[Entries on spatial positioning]
______

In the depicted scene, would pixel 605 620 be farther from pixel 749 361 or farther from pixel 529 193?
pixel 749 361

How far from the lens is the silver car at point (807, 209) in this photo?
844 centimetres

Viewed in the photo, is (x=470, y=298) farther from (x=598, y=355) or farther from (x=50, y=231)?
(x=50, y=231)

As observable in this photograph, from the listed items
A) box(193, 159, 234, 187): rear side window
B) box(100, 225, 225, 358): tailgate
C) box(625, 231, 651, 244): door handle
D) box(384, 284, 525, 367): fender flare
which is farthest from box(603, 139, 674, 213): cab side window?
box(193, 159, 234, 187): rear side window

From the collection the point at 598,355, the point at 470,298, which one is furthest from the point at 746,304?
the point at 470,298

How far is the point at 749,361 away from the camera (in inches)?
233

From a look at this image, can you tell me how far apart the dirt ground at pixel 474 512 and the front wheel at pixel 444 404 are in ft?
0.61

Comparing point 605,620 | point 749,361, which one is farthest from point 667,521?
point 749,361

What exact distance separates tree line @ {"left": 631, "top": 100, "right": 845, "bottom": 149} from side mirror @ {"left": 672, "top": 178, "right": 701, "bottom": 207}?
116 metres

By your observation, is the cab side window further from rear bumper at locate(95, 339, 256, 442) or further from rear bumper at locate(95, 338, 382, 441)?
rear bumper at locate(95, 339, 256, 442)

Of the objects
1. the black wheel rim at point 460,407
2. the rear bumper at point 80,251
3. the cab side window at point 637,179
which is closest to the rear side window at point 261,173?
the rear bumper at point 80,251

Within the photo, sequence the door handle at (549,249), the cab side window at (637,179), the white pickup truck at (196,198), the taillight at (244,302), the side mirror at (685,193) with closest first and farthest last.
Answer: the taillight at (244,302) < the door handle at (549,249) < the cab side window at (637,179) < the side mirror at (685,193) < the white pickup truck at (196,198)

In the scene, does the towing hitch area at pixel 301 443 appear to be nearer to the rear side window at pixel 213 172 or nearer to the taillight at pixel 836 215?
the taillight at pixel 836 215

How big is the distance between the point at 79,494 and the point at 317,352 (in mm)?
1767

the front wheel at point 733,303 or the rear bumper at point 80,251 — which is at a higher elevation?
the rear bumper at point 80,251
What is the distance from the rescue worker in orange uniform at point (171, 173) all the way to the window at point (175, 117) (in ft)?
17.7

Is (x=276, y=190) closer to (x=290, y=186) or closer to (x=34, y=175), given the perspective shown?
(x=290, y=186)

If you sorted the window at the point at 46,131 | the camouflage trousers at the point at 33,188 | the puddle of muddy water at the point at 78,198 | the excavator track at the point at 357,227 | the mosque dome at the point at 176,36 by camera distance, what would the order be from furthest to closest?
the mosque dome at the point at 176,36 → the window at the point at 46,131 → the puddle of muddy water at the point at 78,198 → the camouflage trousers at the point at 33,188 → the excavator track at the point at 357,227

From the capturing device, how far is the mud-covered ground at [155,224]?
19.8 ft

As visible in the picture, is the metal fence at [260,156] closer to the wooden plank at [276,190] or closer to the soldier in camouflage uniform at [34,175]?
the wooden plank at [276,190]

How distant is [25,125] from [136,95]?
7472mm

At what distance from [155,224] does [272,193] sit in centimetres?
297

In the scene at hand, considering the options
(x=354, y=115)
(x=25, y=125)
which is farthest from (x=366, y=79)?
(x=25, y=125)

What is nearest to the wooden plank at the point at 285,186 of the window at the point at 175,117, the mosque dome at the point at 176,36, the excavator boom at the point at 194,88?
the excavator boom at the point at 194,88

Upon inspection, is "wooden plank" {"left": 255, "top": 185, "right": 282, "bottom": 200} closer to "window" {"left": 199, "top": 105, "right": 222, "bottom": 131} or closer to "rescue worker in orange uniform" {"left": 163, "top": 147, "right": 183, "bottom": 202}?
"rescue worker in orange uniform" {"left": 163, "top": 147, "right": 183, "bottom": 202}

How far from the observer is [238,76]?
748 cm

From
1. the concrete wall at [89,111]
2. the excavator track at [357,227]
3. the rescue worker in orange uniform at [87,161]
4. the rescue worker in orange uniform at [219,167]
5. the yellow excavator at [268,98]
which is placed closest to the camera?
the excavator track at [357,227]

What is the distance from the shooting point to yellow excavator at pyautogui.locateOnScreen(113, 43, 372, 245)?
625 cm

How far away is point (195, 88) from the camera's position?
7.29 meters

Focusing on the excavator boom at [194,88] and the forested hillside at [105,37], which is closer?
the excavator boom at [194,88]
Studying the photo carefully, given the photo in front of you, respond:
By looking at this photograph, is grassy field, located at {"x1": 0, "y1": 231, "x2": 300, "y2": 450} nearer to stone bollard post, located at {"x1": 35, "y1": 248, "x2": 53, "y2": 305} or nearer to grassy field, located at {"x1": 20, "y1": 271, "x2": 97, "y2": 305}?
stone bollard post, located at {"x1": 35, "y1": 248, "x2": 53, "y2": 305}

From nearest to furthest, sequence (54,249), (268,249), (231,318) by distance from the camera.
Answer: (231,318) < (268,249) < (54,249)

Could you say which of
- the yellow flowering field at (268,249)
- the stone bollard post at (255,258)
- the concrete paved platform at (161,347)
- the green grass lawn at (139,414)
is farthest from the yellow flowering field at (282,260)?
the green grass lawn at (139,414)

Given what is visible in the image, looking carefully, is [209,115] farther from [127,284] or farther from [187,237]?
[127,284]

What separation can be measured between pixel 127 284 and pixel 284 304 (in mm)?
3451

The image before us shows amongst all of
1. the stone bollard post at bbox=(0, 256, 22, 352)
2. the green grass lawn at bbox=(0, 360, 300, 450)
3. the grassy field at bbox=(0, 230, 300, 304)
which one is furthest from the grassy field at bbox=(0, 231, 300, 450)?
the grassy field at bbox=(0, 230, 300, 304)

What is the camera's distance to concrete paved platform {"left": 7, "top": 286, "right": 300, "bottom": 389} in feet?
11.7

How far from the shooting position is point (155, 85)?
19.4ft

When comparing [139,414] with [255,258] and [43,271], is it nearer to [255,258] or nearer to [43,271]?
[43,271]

______

| Task requirements |
Transcribe every record above exactly as it appears.

| Solved exercise |
In the depicted scene, would pixel 605 620 be farther from pixel 749 361 or farther from pixel 529 193?
pixel 749 361

How far from the lens is the silver car at point (807, 209) in this photo?
844 centimetres

Viewed in the photo, is (x=470, y=298) farther from (x=598, y=355) or farther from (x=50, y=231)?
(x=50, y=231)

As observable in this photograph, from the listed items
A) box(193, 159, 234, 187): rear side window
B) box(100, 225, 225, 358): tailgate
C) box(625, 231, 651, 244): door handle
D) box(384, 284, 525, 367): fender flare
which is farthest from box(603, 139, 674, 213): cab side window?
box(193, 159, 234, 187): rear side window

From the collection the point at 598,355, the point at 470,298, which one is furthest from the point at 746,304?
the point at 470,298

How far is the point at 749,361 away from the camera (in inches)?
233

From a look at this image, can you tell me how far apart the dirt ground at pixel 474 512 and the front wheel at pixel 444 404 are in ft?
0.61

Comparing point 605,620 | point 749,361, which one is farthest from point 667,521?
point 749,361

What exact distance separates tree line @ {"left": 631, "top": 100, "right": 845, "bottom": 149} from side mirror @ {"left": 672, "top": 178, "right": 701, "bottom": 207}?
116 metres

By your observation, is the cab side window further from rear bumper at locate(95, 339, 256, 442) or further from rear bumper at locate(95, 338, 382, 441)?
rear bumper at locate(95, 339, 256, 442)

Of the objects
1. the black wheel rim at point 460,407
2. the rear bumper at point 80,251
3. the cab side window at point 637,179
which is closest to the rear side window at point 261,173?
the rear bumper at point 80,251

Within the photo, sequence the door handle at (549,249), the cab side window at (637,179), the white pickup truck at (196,198), the taillight at (244,302), the side mirror at (685,193) with closest first and farthest last.
Answer: the taillight at (244,302) < the door handle at (549,249) < the cab side window at (637,179) < the side mirror at (685,193) < the white pickup truck at (196,198)

In the scene, does the towing hitch area at pixel 301 443 appear to be nearer to the rear side window at pixel 213 172 or nearer to the taillight at pixel 836 215?
the taillight at pixel 836 215

How big is the distance between the point at 79,494 and the point at 317,352 (in mm)?
1767

the front wheel at point 733,303 or the rear bumper at point 80,251 — which is at a higher elevation?
the rear bumper at point 80,251
What is the distance from the rescue worker in orange uniform at point (171, 173) all the way to the window at point (175, 117) (in ft)?
17.7

Is (x=276, y=190) closer to (x=290, y=186) or closer to (x=34, y=175), given the perspective shown?
(x=290, y=186)

If you sorted the window at the point at 46,131 | the camouflage trousers at the point at 33,188 | the puddle of muddy water at the point at 78,198 | the excavator track at the point at 357,227 | the mosque dome at the point at 176,36 by camera distance, what would the order be from furthest to closest?
the mosque dome at the point at 176,36 → the window at the point at 46,131 → the puddle of muddy water at the point at 78,198 → the camouflage trousers at the point at 33,188 → the excavator track at the point at 357,227

From the capturing device, how far is the mud-covered ground at [155,224]?
19.8 ft

As visible in the picture, is the metal fence at [260,156] closer to the wooden plank at [276,190] or closer to the soldier in camouflage uniform at [34,175]?
the wooden plank at [276,190]

How distant is [25,125] from [136,95]?
7472mm

At what distance from [155,224] does [272,193] sit in centimetres?
297

In the scene at hand, considering the options
(x=354, y=115)
(x=25, y=125)
which is farthest from (x=366, y=79)?
(x=25, y=125)

What is nearest to the wooden plank at the point at 285,186 of the window at the point at 175,117, the mosque dome at the point at 176,36, the excavator boom at the point at 194,88?
the excavator boom at the point at 194,88

Upon inspection, is "wooden plank" {"left": 255, "top": 185, "right": 282, "bottom": 200} closer to "window" {"left": 199, "top": 105, "right": 222, "bottom": 131} or closer to "rescue worker in orange uniform" {"left": 163, "top": 147, "right": 183, "bottom": 202}?
"rescue worker in orange uniform" {"left": 163, "top": 147, "right": 183, "bottom": 202}

How far from the observer is [238,76]?
748 cm

From
1. the concrete wall at [89,111]
2. the excavator track at [357,227]
3. the rescue worker in orange uniform at [87,161]
4. the rescue worker in orange uniform at [219,167]
5. the yellow excavator at [268,98]
which is placed closest to the camera?
the excavator track at [357,227]

What is the distance from the shooting point to yellow excavator at pyautogui.locateOnScreen(113, 43, 372, 245)?
625 cm

How far away is point (195, 88) from the camera's position?
7.29 meters

Focusing on the excavator boom at [194,88] and the forested hillside at [105,37], which is closer?
the excavator boom at [194,88]
Studying the photo carefully, given the photo in front of you, respond:
By looking at this photograph, is grassy field, located at {"x1": 0, "y1": 231, "x2": 300, "y2": 450} nearer to stone bollard post, located at {"x1": 35, "y1": 248, "x2": 53, "y2": 305} or nearer to grassy field, located at {"x1": 20, "y1": 271, "x2": 97, "y2": 305}?
stone bollard post, located at {"x1": 35, "y1": 248, "x2": 53, "y2": 305}

From nearest to furthest, sequence (54,249), (268,249), (231,318) by distance from the camera.
Answer: (231,318) < (268,249) < (54,249)

Could you say which of
- the yellow flowering field at (268,249)
- the stone bollard post at (255,258)
- the concrete paved platform at (161,347)
- the green grass lawn at (139,414)
is farthest from the yellow flowering field at (282,260)?
the green grass lawn at (139,414)

Given what is visible in the image, looking carefully, is [209,115] farther from [127,284] or farther from [187,237]?
[127,284]

What separation can be measured between pixel 127 284 and pixel 284 304 (in mm)?
3451

The image before us shows amongst all of
1. the stone bollard post at bbox=(0, 256, 22, 352)
2. the green grass lawn at bbox=(0, 360, 300, 450)
3. the grassy field at bbox=(0, 230, 300, 304)
which one is furthest from the grassy field at bbox=(0, 231, 300, 450)?
the grassy field at bbox=(0, 230, 300, 304)

What is the camera's distance to concrete paved platform {"left": 7, "top": 286, "right": 300, "bottom": 389} in feet?
11.7

How far from the shooting position is point (155, 85)?
19.4ft

When comparing [139,414] with [255,258] and [43,271], is it nearer to [255,258] or nearer to [43,271]?
[43,271]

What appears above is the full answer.